İnsan kanında ilk kez mikroplastik tespit edildi
Bilim insanları, insan kanında ilk kez küçük plastik parçacıklarının varlığını tespit ettiler. Kan testleri ile 22 denekten 17’sinden alınan örneklerde mikroplastiklere rastlandı. Araştırma (.pdf) Amsterdam’daki Vrije Üniversitesi’nden bilim insanları tarafından gerçekleştirildi.

İnsanların mikro plastikleri yiyecek ve su yoluyla alabilecekleri ve parçacıkların dışkıda ve hatta plasentada bulunabileceği zaten daha önce yapılan araştırmalar ile tespit edilmişti. Hatta bebeklerin dışkısındaki mikroplastik oranının, yetişkinlere göre 10 kat daha fazla olduğu saptanmıştı. Bunda, büyük ölçüde bebeklerin plastik şişelerle beslenmesinin payı olduğu belirtilmişti.
Kanda mikroplastik varlığını kanıtlamak çok daha zordu. Bu kısmen de araştırma sırasında kullanılan plastik içeren araştırma materyallerinden olası geçiş olması sebebi ile ölçümleri etkileyebilir. Bu nedenle araştırma için özel cam ve metal eşyalar ürettirildi.

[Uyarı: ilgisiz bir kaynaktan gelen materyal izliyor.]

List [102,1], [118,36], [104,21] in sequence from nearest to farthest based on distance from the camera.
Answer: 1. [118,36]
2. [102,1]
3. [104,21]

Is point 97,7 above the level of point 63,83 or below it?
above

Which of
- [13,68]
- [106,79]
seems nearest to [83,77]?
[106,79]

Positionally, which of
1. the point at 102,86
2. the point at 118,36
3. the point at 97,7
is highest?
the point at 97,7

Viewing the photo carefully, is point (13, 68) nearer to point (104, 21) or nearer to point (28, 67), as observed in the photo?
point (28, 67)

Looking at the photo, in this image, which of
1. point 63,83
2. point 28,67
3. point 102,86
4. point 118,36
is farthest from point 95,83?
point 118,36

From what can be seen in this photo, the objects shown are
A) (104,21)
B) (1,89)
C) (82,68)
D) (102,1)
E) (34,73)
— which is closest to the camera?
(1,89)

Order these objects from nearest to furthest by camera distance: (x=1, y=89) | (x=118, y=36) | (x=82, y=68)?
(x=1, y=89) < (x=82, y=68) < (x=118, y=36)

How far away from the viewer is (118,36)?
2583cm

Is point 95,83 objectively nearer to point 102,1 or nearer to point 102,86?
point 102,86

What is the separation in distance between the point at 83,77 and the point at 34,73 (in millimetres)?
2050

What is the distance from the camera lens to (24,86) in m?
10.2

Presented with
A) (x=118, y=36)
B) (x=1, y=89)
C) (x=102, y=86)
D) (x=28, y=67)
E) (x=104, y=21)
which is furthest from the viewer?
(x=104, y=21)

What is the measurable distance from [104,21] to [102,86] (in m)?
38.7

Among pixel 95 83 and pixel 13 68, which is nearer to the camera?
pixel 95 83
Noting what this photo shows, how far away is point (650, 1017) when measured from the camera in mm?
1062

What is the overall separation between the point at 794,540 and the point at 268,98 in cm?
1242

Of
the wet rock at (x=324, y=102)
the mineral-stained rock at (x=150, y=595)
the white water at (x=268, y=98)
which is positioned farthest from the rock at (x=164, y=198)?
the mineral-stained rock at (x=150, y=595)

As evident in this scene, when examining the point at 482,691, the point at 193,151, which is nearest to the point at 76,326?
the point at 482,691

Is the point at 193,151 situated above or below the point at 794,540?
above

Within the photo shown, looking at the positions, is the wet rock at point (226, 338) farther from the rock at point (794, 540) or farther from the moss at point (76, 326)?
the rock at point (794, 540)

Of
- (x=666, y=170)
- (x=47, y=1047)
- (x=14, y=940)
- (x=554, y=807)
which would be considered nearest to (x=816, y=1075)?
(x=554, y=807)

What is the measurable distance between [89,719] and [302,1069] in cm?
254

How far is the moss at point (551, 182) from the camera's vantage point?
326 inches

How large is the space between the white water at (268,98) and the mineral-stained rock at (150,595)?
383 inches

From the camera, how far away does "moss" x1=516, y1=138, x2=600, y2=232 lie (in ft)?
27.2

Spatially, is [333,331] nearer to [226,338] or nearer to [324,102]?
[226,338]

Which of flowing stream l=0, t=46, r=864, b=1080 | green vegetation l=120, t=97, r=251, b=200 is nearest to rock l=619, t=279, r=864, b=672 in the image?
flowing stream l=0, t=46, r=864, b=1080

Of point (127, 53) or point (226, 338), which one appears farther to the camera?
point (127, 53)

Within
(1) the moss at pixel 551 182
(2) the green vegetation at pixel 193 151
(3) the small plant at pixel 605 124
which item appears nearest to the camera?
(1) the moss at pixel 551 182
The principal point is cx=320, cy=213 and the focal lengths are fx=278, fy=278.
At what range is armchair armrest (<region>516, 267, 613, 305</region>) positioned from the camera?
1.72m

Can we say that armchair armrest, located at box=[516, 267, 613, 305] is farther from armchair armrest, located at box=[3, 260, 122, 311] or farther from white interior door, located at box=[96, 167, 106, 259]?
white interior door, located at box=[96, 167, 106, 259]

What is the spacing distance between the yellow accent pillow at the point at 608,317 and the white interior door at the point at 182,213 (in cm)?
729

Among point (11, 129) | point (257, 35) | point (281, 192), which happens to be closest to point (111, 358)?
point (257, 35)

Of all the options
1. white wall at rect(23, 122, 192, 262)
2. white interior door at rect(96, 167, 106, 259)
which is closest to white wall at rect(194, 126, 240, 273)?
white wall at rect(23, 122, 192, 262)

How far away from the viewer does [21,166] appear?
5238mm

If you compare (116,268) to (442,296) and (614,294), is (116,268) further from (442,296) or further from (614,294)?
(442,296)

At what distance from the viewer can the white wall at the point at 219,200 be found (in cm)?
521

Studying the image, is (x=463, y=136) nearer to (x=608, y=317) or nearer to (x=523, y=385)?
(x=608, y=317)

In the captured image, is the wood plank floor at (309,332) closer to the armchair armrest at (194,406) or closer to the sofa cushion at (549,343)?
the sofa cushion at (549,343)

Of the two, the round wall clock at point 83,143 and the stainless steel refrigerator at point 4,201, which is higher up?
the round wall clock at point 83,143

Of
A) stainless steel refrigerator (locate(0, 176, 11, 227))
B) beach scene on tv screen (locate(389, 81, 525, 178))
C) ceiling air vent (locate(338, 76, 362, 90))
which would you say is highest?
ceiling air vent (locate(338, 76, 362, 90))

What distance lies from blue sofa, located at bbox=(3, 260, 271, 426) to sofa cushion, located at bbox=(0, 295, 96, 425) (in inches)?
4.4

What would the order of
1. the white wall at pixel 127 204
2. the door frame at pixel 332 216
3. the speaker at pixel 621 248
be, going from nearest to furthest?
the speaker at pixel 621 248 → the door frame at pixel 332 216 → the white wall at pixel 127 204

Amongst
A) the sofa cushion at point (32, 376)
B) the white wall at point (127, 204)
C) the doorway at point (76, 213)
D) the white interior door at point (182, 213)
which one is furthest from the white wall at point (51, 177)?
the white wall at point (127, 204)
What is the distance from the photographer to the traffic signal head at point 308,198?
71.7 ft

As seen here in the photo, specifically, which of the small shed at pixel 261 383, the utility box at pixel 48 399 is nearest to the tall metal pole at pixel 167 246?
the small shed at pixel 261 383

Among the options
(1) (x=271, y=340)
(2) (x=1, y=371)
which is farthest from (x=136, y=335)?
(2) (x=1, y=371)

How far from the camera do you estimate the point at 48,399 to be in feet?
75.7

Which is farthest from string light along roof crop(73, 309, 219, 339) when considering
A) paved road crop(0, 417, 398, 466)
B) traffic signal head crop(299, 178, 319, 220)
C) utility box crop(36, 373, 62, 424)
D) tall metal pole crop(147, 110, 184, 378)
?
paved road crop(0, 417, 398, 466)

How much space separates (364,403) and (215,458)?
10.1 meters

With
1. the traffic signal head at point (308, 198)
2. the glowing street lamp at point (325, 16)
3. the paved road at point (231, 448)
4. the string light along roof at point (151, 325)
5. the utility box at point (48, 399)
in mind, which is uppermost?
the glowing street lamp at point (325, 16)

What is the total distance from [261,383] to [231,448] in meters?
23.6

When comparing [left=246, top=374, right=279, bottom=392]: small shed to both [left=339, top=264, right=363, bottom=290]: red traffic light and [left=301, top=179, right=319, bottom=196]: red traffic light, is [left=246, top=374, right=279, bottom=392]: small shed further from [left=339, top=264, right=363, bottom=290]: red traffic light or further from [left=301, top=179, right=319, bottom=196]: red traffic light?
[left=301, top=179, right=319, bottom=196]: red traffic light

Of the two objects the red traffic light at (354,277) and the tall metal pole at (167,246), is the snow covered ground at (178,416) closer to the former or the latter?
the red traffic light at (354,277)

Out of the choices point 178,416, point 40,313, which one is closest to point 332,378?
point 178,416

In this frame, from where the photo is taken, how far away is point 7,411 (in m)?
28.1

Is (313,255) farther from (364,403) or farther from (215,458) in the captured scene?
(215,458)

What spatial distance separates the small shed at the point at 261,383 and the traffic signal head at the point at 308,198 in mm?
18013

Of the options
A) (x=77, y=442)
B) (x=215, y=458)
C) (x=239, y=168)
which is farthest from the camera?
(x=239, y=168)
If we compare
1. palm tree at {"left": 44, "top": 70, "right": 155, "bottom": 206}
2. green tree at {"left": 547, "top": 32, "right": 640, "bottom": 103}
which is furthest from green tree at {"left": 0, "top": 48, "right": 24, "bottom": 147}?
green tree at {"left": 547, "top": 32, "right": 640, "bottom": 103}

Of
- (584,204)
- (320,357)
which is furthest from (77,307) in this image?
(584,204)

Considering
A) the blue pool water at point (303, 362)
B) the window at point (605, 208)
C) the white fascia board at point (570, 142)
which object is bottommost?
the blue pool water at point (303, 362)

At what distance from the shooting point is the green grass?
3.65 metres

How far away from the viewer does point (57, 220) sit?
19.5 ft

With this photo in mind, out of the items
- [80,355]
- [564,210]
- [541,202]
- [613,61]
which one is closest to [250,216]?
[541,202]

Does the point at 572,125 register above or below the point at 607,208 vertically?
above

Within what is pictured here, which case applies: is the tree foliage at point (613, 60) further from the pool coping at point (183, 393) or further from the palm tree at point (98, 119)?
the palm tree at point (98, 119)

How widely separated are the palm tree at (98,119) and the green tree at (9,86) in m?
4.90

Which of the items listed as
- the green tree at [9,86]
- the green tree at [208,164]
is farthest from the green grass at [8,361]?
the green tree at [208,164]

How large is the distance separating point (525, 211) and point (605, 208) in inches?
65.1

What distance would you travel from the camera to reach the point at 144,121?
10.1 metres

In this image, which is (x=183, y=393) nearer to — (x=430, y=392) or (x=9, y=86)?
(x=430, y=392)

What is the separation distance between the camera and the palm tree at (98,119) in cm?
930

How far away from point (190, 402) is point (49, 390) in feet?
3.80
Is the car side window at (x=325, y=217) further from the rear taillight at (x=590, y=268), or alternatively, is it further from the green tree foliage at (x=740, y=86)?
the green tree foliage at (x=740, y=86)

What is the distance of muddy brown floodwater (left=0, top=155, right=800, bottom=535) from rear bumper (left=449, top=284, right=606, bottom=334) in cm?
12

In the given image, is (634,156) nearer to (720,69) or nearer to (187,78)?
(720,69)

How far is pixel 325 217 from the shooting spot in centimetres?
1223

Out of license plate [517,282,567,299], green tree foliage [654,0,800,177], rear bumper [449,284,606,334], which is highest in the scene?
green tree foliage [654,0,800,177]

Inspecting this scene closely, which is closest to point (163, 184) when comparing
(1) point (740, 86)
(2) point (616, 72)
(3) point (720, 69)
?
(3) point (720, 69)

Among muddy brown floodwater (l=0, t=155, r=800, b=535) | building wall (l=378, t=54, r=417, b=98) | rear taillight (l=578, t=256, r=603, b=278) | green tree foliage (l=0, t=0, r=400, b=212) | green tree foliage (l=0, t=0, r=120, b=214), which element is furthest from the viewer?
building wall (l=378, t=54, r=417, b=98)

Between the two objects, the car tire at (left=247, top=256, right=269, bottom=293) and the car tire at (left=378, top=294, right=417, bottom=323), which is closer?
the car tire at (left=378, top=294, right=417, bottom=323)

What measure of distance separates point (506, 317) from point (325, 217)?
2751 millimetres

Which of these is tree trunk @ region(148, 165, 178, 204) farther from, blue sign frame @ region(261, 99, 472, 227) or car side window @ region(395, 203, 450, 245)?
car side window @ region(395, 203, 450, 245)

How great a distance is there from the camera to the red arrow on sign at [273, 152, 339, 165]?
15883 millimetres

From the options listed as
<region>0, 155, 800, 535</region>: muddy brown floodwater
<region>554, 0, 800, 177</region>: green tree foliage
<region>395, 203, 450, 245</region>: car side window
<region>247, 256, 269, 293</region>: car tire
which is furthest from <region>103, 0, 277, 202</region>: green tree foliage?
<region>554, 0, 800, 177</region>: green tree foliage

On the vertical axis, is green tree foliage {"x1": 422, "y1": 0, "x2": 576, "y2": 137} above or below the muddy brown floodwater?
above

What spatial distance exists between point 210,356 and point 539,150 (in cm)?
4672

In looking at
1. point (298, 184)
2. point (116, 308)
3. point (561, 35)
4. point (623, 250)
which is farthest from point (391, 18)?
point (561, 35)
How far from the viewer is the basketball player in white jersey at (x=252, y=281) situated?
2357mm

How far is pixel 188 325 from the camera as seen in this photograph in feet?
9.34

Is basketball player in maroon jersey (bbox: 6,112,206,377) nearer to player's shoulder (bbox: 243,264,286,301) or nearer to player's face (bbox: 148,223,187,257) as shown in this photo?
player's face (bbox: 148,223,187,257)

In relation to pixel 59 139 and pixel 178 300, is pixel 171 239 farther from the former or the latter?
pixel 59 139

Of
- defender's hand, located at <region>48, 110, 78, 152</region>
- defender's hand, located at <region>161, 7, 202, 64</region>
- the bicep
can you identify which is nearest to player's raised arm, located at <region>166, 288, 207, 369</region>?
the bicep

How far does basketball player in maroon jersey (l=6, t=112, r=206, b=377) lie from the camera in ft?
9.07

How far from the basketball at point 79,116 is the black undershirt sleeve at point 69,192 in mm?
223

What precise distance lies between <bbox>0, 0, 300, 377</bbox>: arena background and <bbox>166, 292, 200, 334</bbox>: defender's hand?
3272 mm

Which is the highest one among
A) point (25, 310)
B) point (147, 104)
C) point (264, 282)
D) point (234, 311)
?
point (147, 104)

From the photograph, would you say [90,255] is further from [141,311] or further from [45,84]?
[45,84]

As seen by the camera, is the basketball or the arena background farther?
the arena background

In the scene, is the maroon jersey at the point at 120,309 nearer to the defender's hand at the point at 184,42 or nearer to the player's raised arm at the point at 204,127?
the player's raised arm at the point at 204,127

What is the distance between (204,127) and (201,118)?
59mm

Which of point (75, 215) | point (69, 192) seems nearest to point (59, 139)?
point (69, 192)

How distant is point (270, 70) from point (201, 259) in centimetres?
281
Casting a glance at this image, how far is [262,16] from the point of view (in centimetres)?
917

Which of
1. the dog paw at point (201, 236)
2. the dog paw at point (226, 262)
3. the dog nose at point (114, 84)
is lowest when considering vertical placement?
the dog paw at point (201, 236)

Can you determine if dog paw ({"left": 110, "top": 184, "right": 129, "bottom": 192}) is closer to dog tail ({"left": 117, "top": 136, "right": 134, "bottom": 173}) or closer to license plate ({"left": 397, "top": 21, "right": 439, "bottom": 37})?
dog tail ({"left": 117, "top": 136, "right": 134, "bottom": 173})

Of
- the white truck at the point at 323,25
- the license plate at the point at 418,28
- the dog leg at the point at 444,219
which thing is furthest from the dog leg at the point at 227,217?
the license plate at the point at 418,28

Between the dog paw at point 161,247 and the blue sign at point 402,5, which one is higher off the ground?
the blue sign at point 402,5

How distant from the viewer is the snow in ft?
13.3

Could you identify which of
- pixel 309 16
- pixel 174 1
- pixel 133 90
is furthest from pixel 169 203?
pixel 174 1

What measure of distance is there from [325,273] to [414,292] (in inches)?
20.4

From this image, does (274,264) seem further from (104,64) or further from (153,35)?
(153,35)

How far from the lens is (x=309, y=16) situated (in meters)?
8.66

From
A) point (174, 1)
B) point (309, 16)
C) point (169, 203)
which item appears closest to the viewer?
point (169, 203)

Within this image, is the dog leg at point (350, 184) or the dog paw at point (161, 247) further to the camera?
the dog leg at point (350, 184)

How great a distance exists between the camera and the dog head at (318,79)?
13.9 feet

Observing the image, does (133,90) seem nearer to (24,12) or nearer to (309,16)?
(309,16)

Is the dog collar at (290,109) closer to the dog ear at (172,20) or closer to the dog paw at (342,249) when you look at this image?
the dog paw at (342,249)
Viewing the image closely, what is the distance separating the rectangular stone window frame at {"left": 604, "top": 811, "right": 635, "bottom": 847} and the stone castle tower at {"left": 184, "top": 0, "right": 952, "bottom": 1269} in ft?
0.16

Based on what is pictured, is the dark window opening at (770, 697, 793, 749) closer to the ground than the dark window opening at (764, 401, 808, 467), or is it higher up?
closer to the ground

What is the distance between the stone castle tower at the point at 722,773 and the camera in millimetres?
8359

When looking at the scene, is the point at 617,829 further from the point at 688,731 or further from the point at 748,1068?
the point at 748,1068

Deneklerden alınan örneklerin yarısında PET plastik tespit edildi. Buna plastik şişeler dahildir. Vakaların üçte birinden, örneğin gıda ambalajı olarak kullanılan polistiren içeriyordu.
Mikroplastikler nedir?
Mikroplastiklerin genellikle maksimum boyutu 5 milimetre olan plastik parçacıklar olduğu anlaşılır. Bunlar, daha büyük plastik ürünlerin ayrışmasının bir sonucu olarak boyut olarak mikroskobik hale gelen mikro lifler veya granüller veya parçacıklar olabilir. Mikroplastikler, örneğin çamaşırları yıkayarak veya atık yoluyla doğaya salınır ve o zamandan bu yana denizin derinliklerinden dağların yükseklerine kadar bulunmuştur. Araştırmacılar araştırmalarında mikroplastiklere değil plastik parçacıklara atıfta bulunuyorlar. Ölçülebilen en küçük parçacıklar, bir bakterinin uzunluğundan daha küçük olan 700 nanometre idi. En büyük parçacık, kanın delindiği iğnenin çapından dolayı maksimum yarım milimetre büyüklüğündeydi.
Parçacıkların varlığının ne kadar zararlı olduğu hala bilinmiyor. Ancak Vrije Universiteit’de profesör olan analitik kimyager Marja Lamoree, kanda bulunan mikroplastik varlığın başlı başına endişe kaynağı olduğunu söylüyor. Lamoree NPO Radio 1 programına katıldığında: “Mikroplasiklerin sağlık için bir tehdit olup olmadığı ile ilgili bir karşılaştırma yapmak gerekirse, bunu bir tekneden bir kutup ayısını görmekle biraz karşılaştırabilirsiniz. Kutup ayısı uzaktan size hiçbir şey yapmaz,” dedi. “Ama beklenmedik bir şekilde kutup ayısının yanına giderseniz, bu hikaye farklı sonuçlanır.”
Dolayısıyla bir şeyin insanlara zararlı olup olmadığı iki faktöre bağlıdır: bir kişinin potansiyel olarak zararlı bir maddeye maruz kalıp kalmadığı ve bu maddenin insan vücudu üzerindeki etkisi. Araştırmacılar, ilk faktörün şimdi karşılandığı sonucuna varıyor.
Daha önce yapılan laboratuvar çalışmaları, mikroplastiklerin insan hücrelerine zarar verebileceğine dair göstergeler buldu. Daha önce Utrecht Üniversitesi Tıp Fakültesi’nde yapılan araştırmalarda, mikroplastiklerin insan hücrelerine zarar verebileceğine ilişikin bulgular elde edilmişti. Pratikte elde edilen sonuç, örneğin bir mikroplastik vücutta hasara neden olamayacak kadar kısa bir süre ile izlenmiş olduğu için laboratuvar çalışmasından farklı olabilir.
Prof. Dr. Lamoree, plastiklerin vücutta nasıl davrandığını gösteren daha uzun süreli ve daha fazla araştırmaya gerek duyulduğunu vurguladı. “Her sonuç on yeni soruyu gündeme getiriyor. Belki insanlar parçacıkları böbrekler yoluyla tekrar salgılarlar. Ayrıca mikroplastiklerin organlara veya etraflarındaki kılcal damarlara sıkışmaları ve birikmeleri de mümkündür. Daha uzun süre ile gözlem ile, deneklerin bir yıl içinde kanlarında daha az partikül olup olmayacağını görebiliriz.” diye konuştu.